→ **Directions**:
[a] According to the FreeNAS server post, how many SATA3 ports does the X10DRi-T motherboard have?
[b] From the FreeNAS server post, print the text between "One very interesting" and "onboard sata ports.", inclusive.

→ **Provided text**:
····················
Some Interesting Performance Numbers on a new Freenas Server

Status
Not open for further replies.

HeloJunkie

Patron
Joined
Oct 15, 2014
Messages
300
OK, so after a bunch of reading and some suggestions from a couple of folks I decided to put my new freenas box through a series of tests using dd. I wanted to answer some questions about performance on the hard drives with various RAID configurations (both optimal and non-optimal) as well as how well the onboard Intel based sata ports were working on my new motherboard.

Here is my server configuration:

Supermicro Superserver 6028R-TRT
1 x X10DRi-T Supermicro Motherboard
1 x Intel Xeon E5-2650 V3 LGA2011-3 Haswell 10 Core 2.3GHz 25MB 5.0GT/s
4 x 16GB PC4-17000 DDR4 1233Mhz Registered ECC Dual-Ranked 1.2V Memory
9 x 4TB Western Digital WD40EFRX Red NAS SATA Hard Drives
Dual 740 Watt Platinum Power Supplies
Dual APC 1500 UPSs (one for each power supply)
8GB USB Thumb Drive for booting

The X10DRi-T motherboard has two Intel X540 based 10Gb Ethernet adaptors along with an Intel C612 Express chipset and 10 SATA3 ports.



I wanted to test read and write performance of various configuration of my server. I wasted a bunch of time doing this with IOZone but forgot to turn compression off, so I basically threw those numbers out and started fresh with dd and no compression.

There were some suggestions about using a SATA card as opposed to using onboard SATA ports as they are faster (my motherboard has 10 of them). So I not only wanted to test my various configurations (RAIDZ3 with 8 drives (considered non-optimal), RAIDZ2 with 8 drives (considered non-optimal), RAIDZ2 with 6 drives (considered optimal), RAID Z3 with 7 drives (considered optimal)) but I also wanted to test the onboard sata ports for performance.

One very interesting thing I found was how the hard drives responded individually during the tests and Ericloewe suggest here that it was possible that some games were being played with the onboard sata ports and total capabilities.

Ericloewe:
However
, there's talk the last four ports on the PCH may be obtained via port multipliers internally or that they're otherwise shady. There is no real data on this yet.

I submit he may be right at least on my motherboard. Here is the reason I think that might be the case. When I was running my tests, I noticed that some hard drives appeared to have different performance values. This only happened on READs not WRITES and only on two of the ports. Swapping hard drives resulted in the exact same results. So it appears (based on my limited hardware knowledge of these Intel sata ports) that something off is going on with the onboard sata ports.

I was running the following command on a RAIDZ3 with 8 Drives vol no compression:
Code:
dd if=/dev/zero of=/mnt/vol1/testfile1 bs=10M count=30000 (not shown on graph)
dd of=/dev/zero if=/mnt/vol1/testfile1 bs=10M count=30000
dd of=/dev/zero if=/mnt/vol1/testfile1 bs=10M count=30000
dd if=/dev/zero of=/mnt/vol1/testfile1 bs=10M count=30000


15565054566_40caea2d4f_o.png


Same exact time here is another disk on another port:

15588732555_f3860cfe44_o.png


I noticed there is a significant difference. This is on two of the ten ports I see this behavior. Switching drives did not change the results.
····················
→ **Dataset section**:

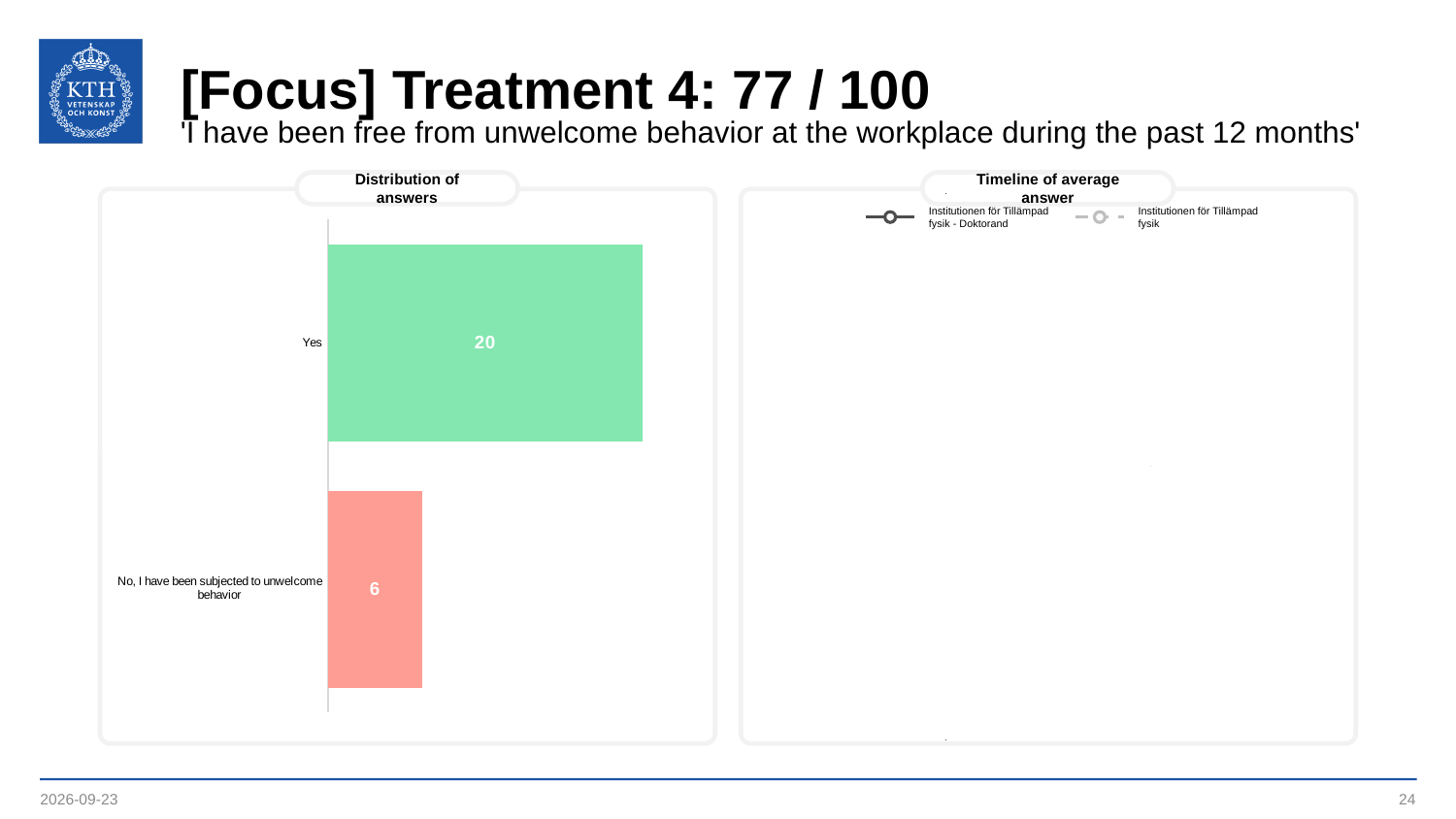
In the 'Distribution of answers' chart, what colour is the 'Yes' bar? Green How many series does the legend of the 'Timeline of average answer' chart list? 2 How many categories are shown in the 'Distribution of answers' chart? 2 In the 'Distribution of answers' chart, what is the total of the two bar values? 26 What kind of chart is the 'Distribution of answers' chart? Bar chart In the 'Distribution of answers' chart, which category has the highest value? Yes In the 'Distribution of answers' chart, what is the value for 'No, I have been subjected to unwelcome behavior'? 6 In the 'Distribution of answers' chart, which category has the lowest value? No, I have been subjected to unwelcome behavior What is the title of the chart on the right side of the slide? Timeline of average answer In the 'Distribution of answers' chart, what is the value for 'Yes'? 20 In the 'Distribution of answers' chart, which is larger: the value for 'Yes' or the value for 'No, I have been subjected to unwelcome behavior'? Yes In the 'Distribution of answers' chart, what is the difference between the 'Yes' value and the 'No, I have been subjected to unwelcome behavior' value? 14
····················
→ **Activity answers**:
[a] 10

[b]
One very interesting thing I found was how the hard drives responded individually during the tests and Ericloewe suggest here that it was possible that some games were being played with the onboard sata ports and total capabilities.

Ericloewe:
However
, there's talk the last four ports on the PCH may be obtained via port multipliers internally or that they're otherwise shady. There is no real data on this yet.

I submit he may be right at least on my motherboard. Here is the reason I think that might be the case. When I was running my tests, I noticed that some hard drives appeared to have different performance values. This only happened on READs not WRITES and only on two of the ports. Swapping hard drives resulted in the exact same results. So it appears (based on my limited hardware knowledge of these Intel sata ports) that something off is going on with the onboard sata ports.